CHP’li Av. Kılıç, cezaevlerindeki mahkumların yaşamından devletin sorumlu olduğunu ifade ederek, şunları kaydetti:
“Ancak bu yaşanan son süreçte, devletin bu sorumluluğunu yerine getirmediğini görmekteyiz. Ülke çapındaki bazı cezaevlerinde, korona virüsten dolayı bazı mahkumlar hayatlarını kaybetmiştir. Hatta bazılarında hasta oldukları ve hastaneye kaldırılmaları, ailelerine bile haber verilmeden gerçekleştirilmiştir.

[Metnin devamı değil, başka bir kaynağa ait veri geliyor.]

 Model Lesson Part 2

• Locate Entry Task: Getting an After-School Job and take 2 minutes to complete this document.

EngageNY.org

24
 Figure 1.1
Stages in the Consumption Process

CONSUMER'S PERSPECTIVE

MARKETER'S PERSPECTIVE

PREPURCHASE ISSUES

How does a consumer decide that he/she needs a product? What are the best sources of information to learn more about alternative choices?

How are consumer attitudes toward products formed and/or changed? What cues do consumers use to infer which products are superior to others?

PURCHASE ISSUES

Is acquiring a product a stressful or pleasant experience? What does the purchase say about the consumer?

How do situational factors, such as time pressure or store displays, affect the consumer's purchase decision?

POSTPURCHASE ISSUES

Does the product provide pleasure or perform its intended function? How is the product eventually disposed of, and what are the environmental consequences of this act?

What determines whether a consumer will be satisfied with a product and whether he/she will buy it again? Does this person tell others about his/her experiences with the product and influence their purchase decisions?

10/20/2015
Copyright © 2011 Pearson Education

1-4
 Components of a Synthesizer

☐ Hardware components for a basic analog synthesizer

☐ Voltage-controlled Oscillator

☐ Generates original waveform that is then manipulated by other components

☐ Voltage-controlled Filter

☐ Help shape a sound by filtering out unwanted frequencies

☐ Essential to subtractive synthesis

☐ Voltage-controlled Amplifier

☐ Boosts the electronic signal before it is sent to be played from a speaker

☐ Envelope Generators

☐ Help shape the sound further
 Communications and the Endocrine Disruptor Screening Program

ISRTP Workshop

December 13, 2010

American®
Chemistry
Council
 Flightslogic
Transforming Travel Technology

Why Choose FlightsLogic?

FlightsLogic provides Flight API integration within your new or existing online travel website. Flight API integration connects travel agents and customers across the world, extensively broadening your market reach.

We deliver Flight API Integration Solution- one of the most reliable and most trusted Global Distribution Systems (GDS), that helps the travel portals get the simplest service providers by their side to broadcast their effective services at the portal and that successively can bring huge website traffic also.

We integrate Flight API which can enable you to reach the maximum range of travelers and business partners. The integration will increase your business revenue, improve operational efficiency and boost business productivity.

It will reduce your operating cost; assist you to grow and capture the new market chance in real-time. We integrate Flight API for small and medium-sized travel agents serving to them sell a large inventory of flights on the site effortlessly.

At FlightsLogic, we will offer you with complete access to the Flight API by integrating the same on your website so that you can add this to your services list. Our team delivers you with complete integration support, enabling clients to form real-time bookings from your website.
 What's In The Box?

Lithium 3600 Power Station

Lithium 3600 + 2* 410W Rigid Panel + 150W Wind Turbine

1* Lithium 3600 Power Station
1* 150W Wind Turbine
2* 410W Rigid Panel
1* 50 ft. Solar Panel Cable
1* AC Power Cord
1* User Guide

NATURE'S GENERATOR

Hatta Ferhat Yeter isimli bir vatandaşın, babasının cezaevinde korona virüsten dolayı ölümü ile ilgili sözleri, adeta Adalet Bakanlığının gizlediği gerçekleri gözler önüne sermiştir: (Babam Samsun Cezaevinde vefat etti. Tarafıma kurum tarafından bu konuyla ilgili hala bir bilgilendirme yapılmadı. Cezaevinden bir mahkum yakını bizi arayarak, babamın vefat bilgisini verdi. Önce kimseye haber vermeden ameliyat ile bacağı kesilmiş, akabinde Covid-19 virüsünden vefat etmiş. Bacağı kesildikten sonra tekrar cezaevine götürülüyor ve orada enfeksiyon şüphesi görünüyor ve tekrar hastaneye götürülüyor. Samsun cezaevinde Covid-19 olduğu böylelikle resmileşmiştir. Babamın ölümü hakkında ailece şüphelerimiz vardır. cezaevi ve hastanenin çok büyük ihmalleri olduğu ortadadır. Bazı ihmaller cinayettir.) Evet cezaevinde bir mahkumun, gerekli önlemler alınmadan virüsten dolayı hayatını kaybetmesi bir cinayettir. İzmir Menemen Açık Ceza İnfaz Kurumu'nda tutuklu bulunan 91 yaşındaki emekli polis memuru Osman Kara da korona virüs şüphesiyle kaldırıldığı İzmir Dr. Suat Seren Göğüs Hastalıkları ve Cerrahisi Eğitim ve Araştırma Hastanesi'ne sevk edilip vefat etmiştir. Bu ölüm de cezaevi yönetiminin gerekli tedbirleri zamanında almaması nedeniyle bir cinayettir.”